ACTIVITIES:
a) Answer these questions using the article about the opera below.
(i) Which company will present Death and the Powers?
(ii) What does Simon Powers call the thing he constructs to preserve himself?
(iii) What happens to the actor playing Simon once Simon is immersed in it?
b) Reproduce a passage from the article about the opera below, starting at "Is this only" and ending at "on Simon’s characteristics.".
[SOURCE DOCUMENT — start]
Watson, a marvel of technology as he quickly and simultaneously formulated math algorithms into coherent answers, raced against the split seconds those synapses take to connect in the human brain.
Is this only the beginning of robots dominating humans? The duel is taking to the stage soon in an opera.
The Chicago Opera Theater will present Tod Machover’s Death and the Powers at Millennium Park’s Harris Theater next month, where robots and other technology will raise some of these questions about the future of humans versus machines.
The opera tells the story of Simon Powers, a man obsessed with perpetuating his existence even after the death of his body. In order to ensure his legacy, Simon constructs what he calls “The System,” which allows him to download his memories and his very self in order to remain present in the physical environment after he dies.
Once Simon succeeds in immersing himself in The System, the actor playing Simon is relegated to an off-stage role while the sounds, lights and objects in the opera take on Simon’s characteristics.
[SOURCE DOCUMENT — finish]
[THE DATA — start]
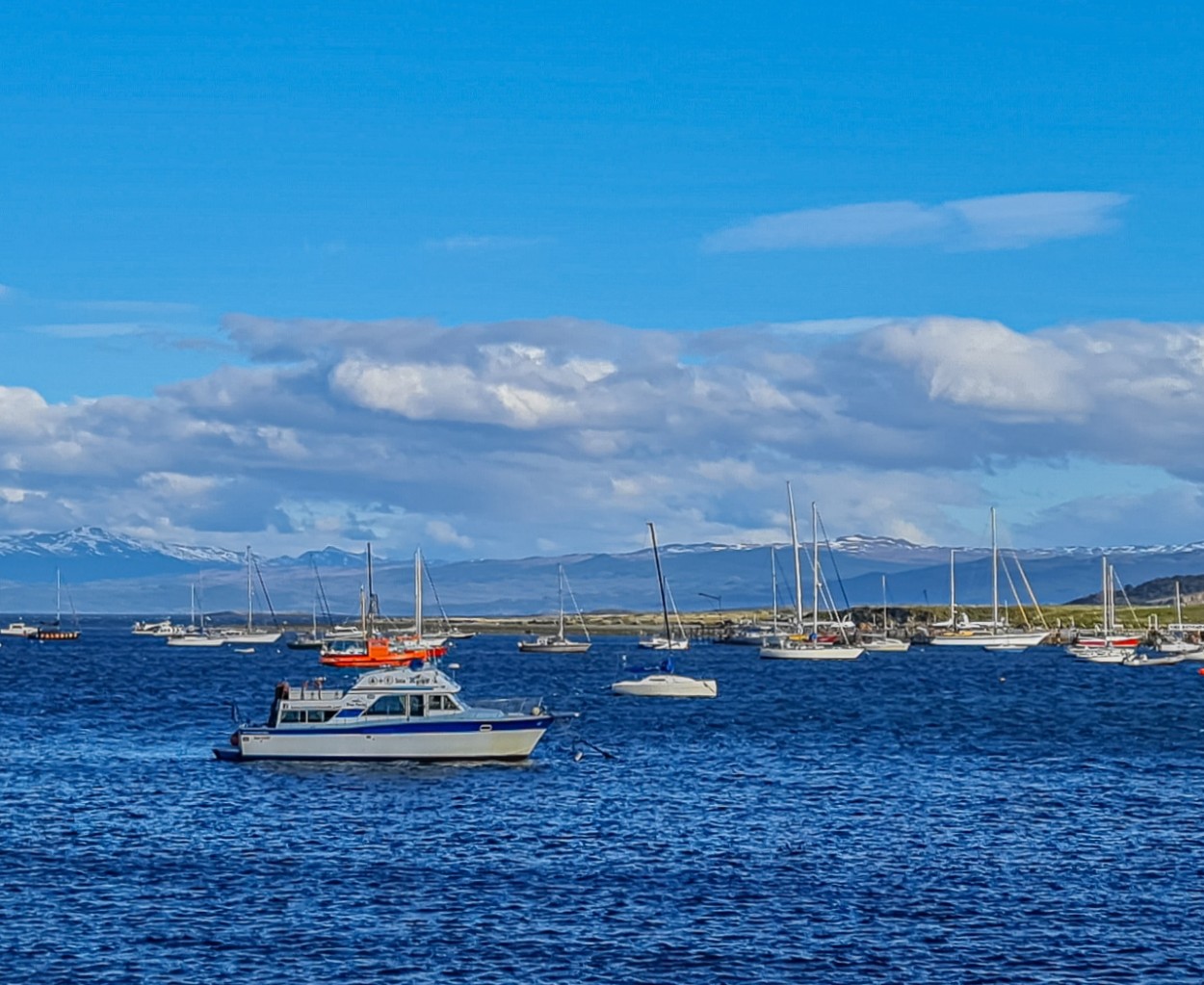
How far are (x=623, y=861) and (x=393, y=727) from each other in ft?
80.1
[THE DATA — finish]
EXPECTED OUTPUTS:
a)
(i) The Chicago Opera Theater.
(ii) "The System."
(iii) The actor is relegated to an off-stage role.

b)
Is this only the beginning of robots dominating humans? The duel is taking to the stage soon in an opera.
The Chicago Opera Theater will present Tod Machover’s Death and the Powers at Millennium Park’s Harris Theater next month, where robots and other technology will raise some of these questions about the future of humans versus machines.
The opera tells the story of Simon Powers, a man obsessed with perpetuating his existence even after the death of his body. In order to ensure his legacy, Simon constructs what he calls “The System,” which allows him to download his memories and his very self in order to remain present in the physical environment after he dies.
Once Simon succeeds in immersing himself in The System, the actor playing Simon is relegated to an off-stage role while the sounds, lights and objects in the opera take on Simon’s characteristics.